Толпились передо мною одни головы. Они наплывали на меня, роились, прыгали и смеялись. Наплывал огромной глыбой Матвей Егорыч и мычал: «Людёнок!..» Где-то рядом, невидимый, торопливо бормотал Гаврюшка. И вдруг я падал, замирая, с крутой осыпи бархана под заунывный лепет Кашарки… Стонала умирающая баржа на цепи…
Так я пролежал до самого обеда. А когда услышал плясовую песню на улице, мне стало обидно до слёз.
«И чего поют? чего бесятся? большие, а дурее маленьких…» — горько думал я, и мне было до боли жалко себя.
Толпа говорливо, со смехом ввалилась в казарму и рассыпалась по своим местам. Пронзительно разрезая людскую суматоху, орал Олёнин младенец.
Мать вскочила на нары и испуганно вскрикнула:
— А, батюшки! Да что же это ты? Аль свалился? Беда-то какая! Чего же мне делать-то с тобой? Добегался, доработался себе на голову…
А я, желая показать, что совсем не болен, а просто чуть-чуть угорел от спёртого воздуха в казарме, отмахнулся от неё и улыбнулся.
— Да чего ты, мамка, заахала? Аль впервой у меня голова-то заболела? От этой нашей духоты и верблюд угорит…
Она приложила ладонь к моему лбу и со страхом в глазах отшатнулась к стене, а потом лихорадочно стала ощупывать меня холодными руками.
— Весь-то в жару… уж не горячка ли у тебя?
— Да ничего нет, — нетерпеливо крикнул я. — Ты сама-то вон вся продрогла.
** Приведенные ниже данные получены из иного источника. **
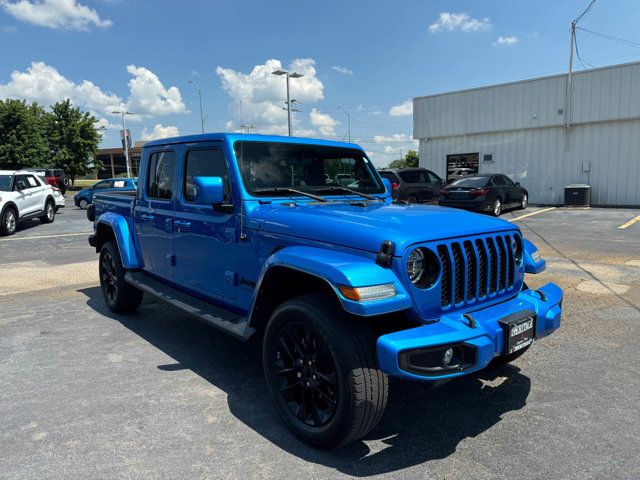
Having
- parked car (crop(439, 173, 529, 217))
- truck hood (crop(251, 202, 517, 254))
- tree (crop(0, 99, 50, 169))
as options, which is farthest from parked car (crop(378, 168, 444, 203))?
tree (crop(0, 99, 50, 169))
Вот пройдёт голова — на Гришино представление побегу.
Она в тревожном раздумье опять пощупала мой лоб и как будто успокоилась немного.
— Холодно нынче, куда ты побежишь? Без меня не выходи: я тебя потеплее одену, вместе пойдём.
Говор, смех, звяканье посуды, топот, суета, обычные в этот час, казались мне оглушительными.
«Чего они все орут? — мучительно негодовал я. — Зачем так стучат и топают ногами? Мне же больно, тошно от этого, а им и горя мало…»
Как-то незаметно я уснул и проспал, должно быть, долго, потому что в пустой казарме уже горела лампа и дымный полусумрак сгущался в дальних углах, а вокруг закопчённого пузыря мутно синел чад. Кричал ребёнок на нарах Олёны. Тётя Мотя растапливала плиту. Значит, скоро зазвонит колокол. Хотя жар у меня не прошёл, но я чувствовал приятную лёгкость в теле. Проснулся я от какого-то смутного беспокойства, словно кто-то встряхнул меня и прошептал украдкой, едва слышно, без слов, но настойчиво. В ушах шумел далёкий прибой.